23. L’IL-22 est décrite comme étant une cytokine produite par les cellules Th17 (97). Cependant, avec un double marquage IL-17-IL-22, nous mettons en évidence qu’il existe bien des populations IL-17+IL22- et IL-17-IL-22+ en plus de la population double positive IL- 17+IL-22+. Ces deux cytokines ne sont donc certainement pas redondantes et semblent produites par des types différents de cellules. Existe-t-il une population de cellules « Th22 » ?

Figure 10: Apport de notre étude dans le modèle de différentiation des lymphocytes T producteurs d’IL-17.

2.9. Discussion

Nous avons étudié la population de lymphocytes T producteurs d’IL-17, mais qu’en est-il de la population Th17 ? Nous avons vérifié que l’IL-17 est très majoritairement produite par les lymphocytes T CD4+ (90%). Cependant, il serait intéressant de savoir si cette production d’IL-17 par les autres cellules est dépendante des mêmes voies de signalisation.

Nous nous sommes heurtés à un problème récurrent dans les études chez l’homme qui est la variabilité. Nous observons chez les contrôles une variabilité très importante. Nous avons choisi une stratégie statistique, c'est-à-dire de réaliser les expériences sur un grand nombre de contrôles et de patients avec plus de 120 individus testés. De plus, nous avons choisi deux modèles expérimentaux, ex vivo et in vitro, pour pallier à cette variabilité. Nous avons obtenu les mêmes conclusions sur les patients déficients en STAT3 que deux autres groupes américain et australien (98, 99). Ces patients ont le phénotype le plus marqué probablement à cause de leur défaut de réponse à l’IL-6 et à d’autres cytokines. Les autres groupes ont réalisé ces mêmes types d’expériences à partir de CD4 naïves purifiées. Malheureusement, nous n’avions pas assez de sang pour faire ces études. Nous ne pouvions pas demander de deuxième prélèvement pour chaque patient. De plus, nous étions limités par le temps, et il n’était pas envisageable de tester autant de patients sur des cellules purifiées. Nous avons fait le choix de la puissance statistique avec un grand nombre de patients testés. De plus, notre principal apport dans le domaine a été de tester d’autres défauts génétiques.
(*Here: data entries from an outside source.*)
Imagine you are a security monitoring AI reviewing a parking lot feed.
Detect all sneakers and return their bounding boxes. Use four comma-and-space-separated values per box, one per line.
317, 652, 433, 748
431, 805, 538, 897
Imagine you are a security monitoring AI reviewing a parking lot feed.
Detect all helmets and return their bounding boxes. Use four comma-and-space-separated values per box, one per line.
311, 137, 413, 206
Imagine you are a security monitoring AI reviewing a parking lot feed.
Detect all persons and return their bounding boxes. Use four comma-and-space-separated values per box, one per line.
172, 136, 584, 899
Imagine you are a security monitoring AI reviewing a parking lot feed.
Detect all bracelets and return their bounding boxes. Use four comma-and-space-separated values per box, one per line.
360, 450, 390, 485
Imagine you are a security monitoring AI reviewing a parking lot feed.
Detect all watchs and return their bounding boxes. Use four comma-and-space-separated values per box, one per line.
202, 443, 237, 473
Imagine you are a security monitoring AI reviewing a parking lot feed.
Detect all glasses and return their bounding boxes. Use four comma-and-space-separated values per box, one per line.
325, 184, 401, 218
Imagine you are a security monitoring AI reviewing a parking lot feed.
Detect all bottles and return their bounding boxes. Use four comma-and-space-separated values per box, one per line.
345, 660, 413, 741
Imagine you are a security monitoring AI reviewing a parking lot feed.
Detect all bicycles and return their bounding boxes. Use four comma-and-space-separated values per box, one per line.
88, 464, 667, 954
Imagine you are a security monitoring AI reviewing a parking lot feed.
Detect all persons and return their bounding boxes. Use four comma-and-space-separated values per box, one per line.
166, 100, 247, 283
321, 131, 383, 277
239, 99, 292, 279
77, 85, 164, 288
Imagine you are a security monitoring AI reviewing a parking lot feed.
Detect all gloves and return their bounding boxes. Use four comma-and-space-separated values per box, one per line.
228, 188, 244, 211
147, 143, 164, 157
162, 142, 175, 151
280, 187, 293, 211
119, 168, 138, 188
Une des questions la plus importante à mon sens, est de savoir quelle est la fonction de la population Th17 dans l’immunité anti-infectieuse. Cette question n’est malheureusement pas encore résolue, même si nous disposons de certains éléments de réponse. La souris déficiente en IL-17R est sensible à l’infection par Candida albicans (100). L’infection par

Candida albicans peut induire la production de l’ARNm de IL17A (100), et une production

d’IL-17 (101). Les cellules T mémoires humaines spécifiques pour Candida albicans sont surreprésentées dans la population Th17 (65). Ce qu’il est intéressant de noter est que les patients mutés dans STAT3 font assez communément des candidoses périphériques et cutanéo- muqueuses (environ 82%) (87, 102). De plus, les patients IL12RB1 présentent des candidoses dans une proportion non négligeable (29 patients sur 137 soit 21% des cas) (Rodriguez-

Gallego et al, en préparation). Ce sont des formes orales dans la plupart des cas, mais souvent récurrentes. Dans quelques cas, nous observons des formes sévères. Le point commun entre ces deux maladies distinctes est leur faible pourcentage de cellules productrices d’IL-17. L’IL-17 pourrait donc jouer un rôle dans l’immunité anti-candida.